**EXTRAIT**
Le temps s'écoula sans histoire. Et mon arrière grand-père était encore bien jeune, 12 ans environ, quand son cousin Camille Mainberte, embrassa longuement ses parents de l'aut' côté d'liau. Il quittait Heurteauville pour Brest.

Engagé dans la Royale


Le 1er avril 1861, alors âgé de 25 ans et matelot depuis cinq années, Camille Mainberte épouse Émilie Houzé, la fille d'un second-maître charpentier bien brestois, un Ti Zef comme on dit dans la cité du Ponant. Ce "bœuf"', surnom des seconds, n'avait pas été gâté par le destin. Sous Napoléon, il avait 4 ans quand son père passa par-dessus bord. Une fois marié, affecté à Toulon, sa femme vint à mourir. Alors, il s'en retourna à Brest et se remaria.
Émilie, sa fille du premier lit, a 17 ans lorsqu'elle épouse notre cousin venu de Normandie. Le consentement des parents du marié fut passé devant Me Bicheray, notaire à Jumièges, le 3 mars 1861. Il fallut aussi l'autorisation du conseil d'administration des équipages de la flotte. Le préfet maritime d'alors était le vice-amiral Gueydon dont on prononce toujours le nom dans une fameuse chanson. Tous Brestois, les quatre témoins des mariés sont Jean Nicolas André, écrivain de Marine, 37 ans, beau-frère du marié, Bris Rivoal, 63 ans et Paul Abgrall, 53 ans, tous deux retraités de la Marine, enfin Ambroise Godoc, 33 ans, menuisier au port,


Musicien des équipages de la flotte
Le couple s'établit au 20 de Bel-Air, à Recouvrance et c'est là que leur vint un premier fils, Julien. Camille Mainberte était alors attesté comme musicien de la Marine. Depuis quand ? Et puis comment ? Oui, comment ce fils de modeste journalier d'Heurteauville a-t-il été versé dans cet orchestre d'harmonie exigeant et à quel pupitre ? Lorsqu'il quitta son pays, la clique des pompiers de Jumièges n'était pas encore née. Fifres, tambours, harmonies... à bord comme à quai, la Marine et ses régiments ont toujours aligné des musiciens. Mais de façon empirique. C'est en 1827 que sont officiellement créés deux orchestres, l'un à Brest, l'autre à Toulon, d'abord composés de 27 exécutants. Ils seront par la suite formés théoriquement de 30 sédentaires renforcés par 40 navigants. Ils forment les musiciens affectés à bord des vaisseaux amiraux.

**MISE EN PRATIQUE**
[A] D'après l'extrait, à quelle date Camille Mainberte épouse-t-il Émilie Houzé ?
[B] Modifiez le passage de l'extrait qui va de « Le temps s'écoula » jusqu'à « quittait Heurteauville pour Brest. » inclus : remplacez « bien jeune » par « tout jeune ».
Vous n'avez pas besoin des enregistrements.

**DONNÉES FOURNIES**

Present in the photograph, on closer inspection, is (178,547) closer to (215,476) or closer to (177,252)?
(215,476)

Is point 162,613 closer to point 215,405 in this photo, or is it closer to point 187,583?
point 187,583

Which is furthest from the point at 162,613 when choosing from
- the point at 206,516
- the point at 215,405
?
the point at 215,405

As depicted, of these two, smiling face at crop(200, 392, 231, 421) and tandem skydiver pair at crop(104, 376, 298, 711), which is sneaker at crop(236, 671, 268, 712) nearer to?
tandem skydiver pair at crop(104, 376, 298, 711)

**RÉPONSES**
[A] Le 1er avril 1861.

[B]
Le temps s'écoula sans histoire. Et mon arrière grand-père était encore tout jeune, 12 ans environ, quand son cousin Camille Mainberte, embrassa longuement ses parents de l'aut' côté d'liau. Il quittait Heurteauville pour Brest.